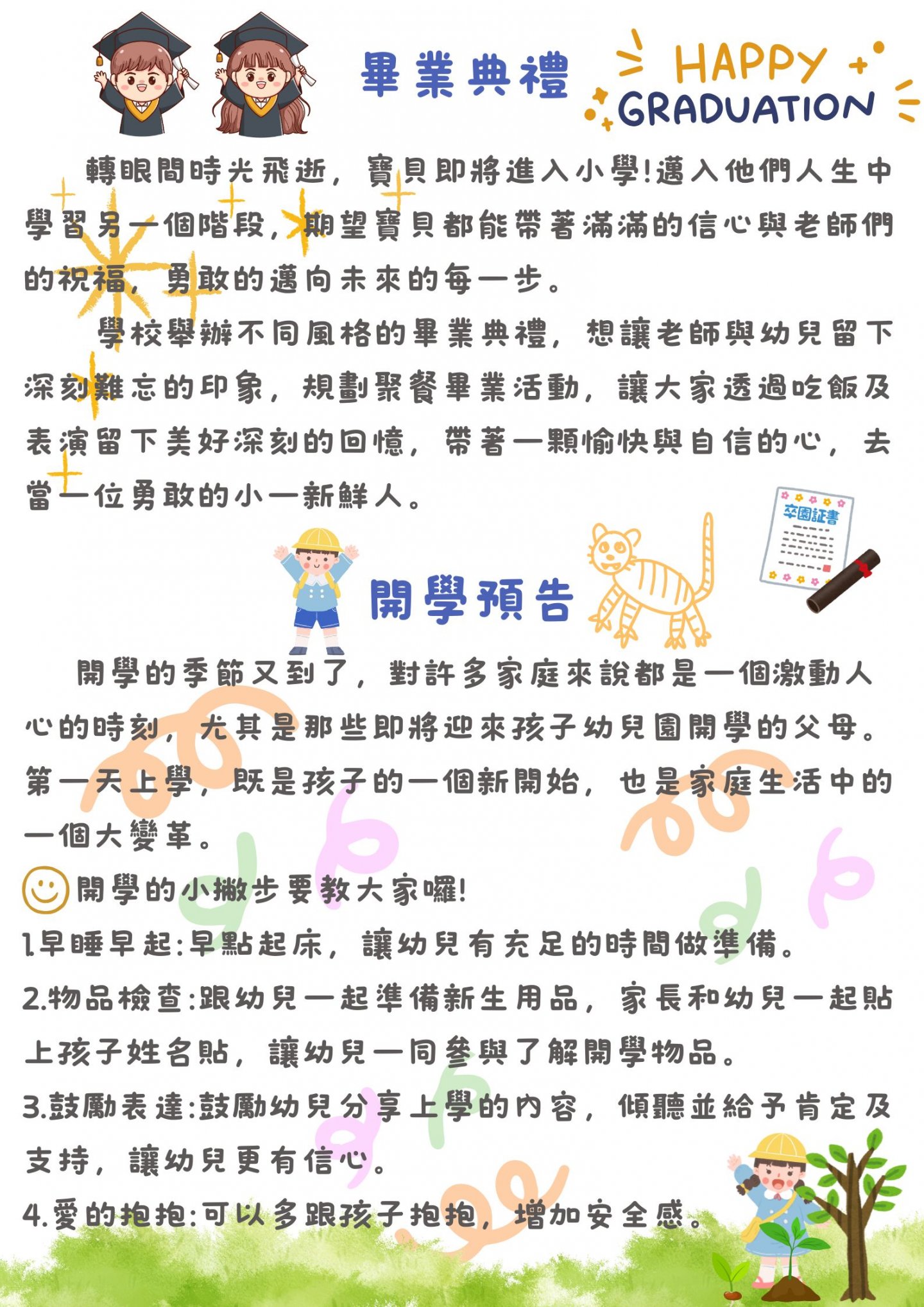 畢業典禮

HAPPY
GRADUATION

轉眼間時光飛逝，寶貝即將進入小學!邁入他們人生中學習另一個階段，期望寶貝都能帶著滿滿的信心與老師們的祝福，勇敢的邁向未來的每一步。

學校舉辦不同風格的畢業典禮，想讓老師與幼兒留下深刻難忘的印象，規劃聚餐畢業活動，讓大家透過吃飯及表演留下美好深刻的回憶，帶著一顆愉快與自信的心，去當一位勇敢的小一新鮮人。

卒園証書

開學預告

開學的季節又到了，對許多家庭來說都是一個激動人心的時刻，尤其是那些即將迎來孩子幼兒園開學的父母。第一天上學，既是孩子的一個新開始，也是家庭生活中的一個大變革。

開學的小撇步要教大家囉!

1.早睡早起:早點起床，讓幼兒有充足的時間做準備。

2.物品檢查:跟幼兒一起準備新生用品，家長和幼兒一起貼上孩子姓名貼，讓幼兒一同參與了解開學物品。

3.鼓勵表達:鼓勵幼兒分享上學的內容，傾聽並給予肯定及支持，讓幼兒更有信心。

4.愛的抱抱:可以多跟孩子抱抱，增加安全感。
━━━━
#### What the exercise asks
Transcribe the entries word for word, without their pictures.

#### Task output
 畢業典禮

HAPPY
GRADUATION

轉眼間時光飛逝，寶貝即將進入小學!邁入他們人生中學習另一個階段，期望寶貝都能帶著滿滿的信心與老師們的祝福，勇敢的邁向未來的每一步。

學校舉辦不同風格的畢業典禮，想讓老師與幼兒留下深刻難忘的印象，規劃聚餐畢業活動，讓大家透過吃飯及表演留下美好深刻的回憶，帶著一顆愉快與自信的心，去當一位勇敢的小一新鮮人。

卒園証書

開學預告

開學的季節又到了，對許多家庭來說都是一個激動人心的時刻，尤其是那些即將迎來孩子幼兒園開學的父母。第一天上學，既是孩子的一個新開始，也是家庭生活中的一個大變革。

開學的小撇步要教大家囉!

1.早睡早起:早點起床，讓幼兒有充足的時間做準備。

2.物品檢查:跟幼兒一起準備新生用品，家長和幼兒一起貼上孩子姓名貼，讓幼兒一同參與了解開學物品。

3.鼓勵表達:鼓勵幼兒分享上學的內容，傾聽並給予肯定及支持，讓幼兒更有信心。

4.愛的抱抱:可以多跟孩子抱抱，增加安全感。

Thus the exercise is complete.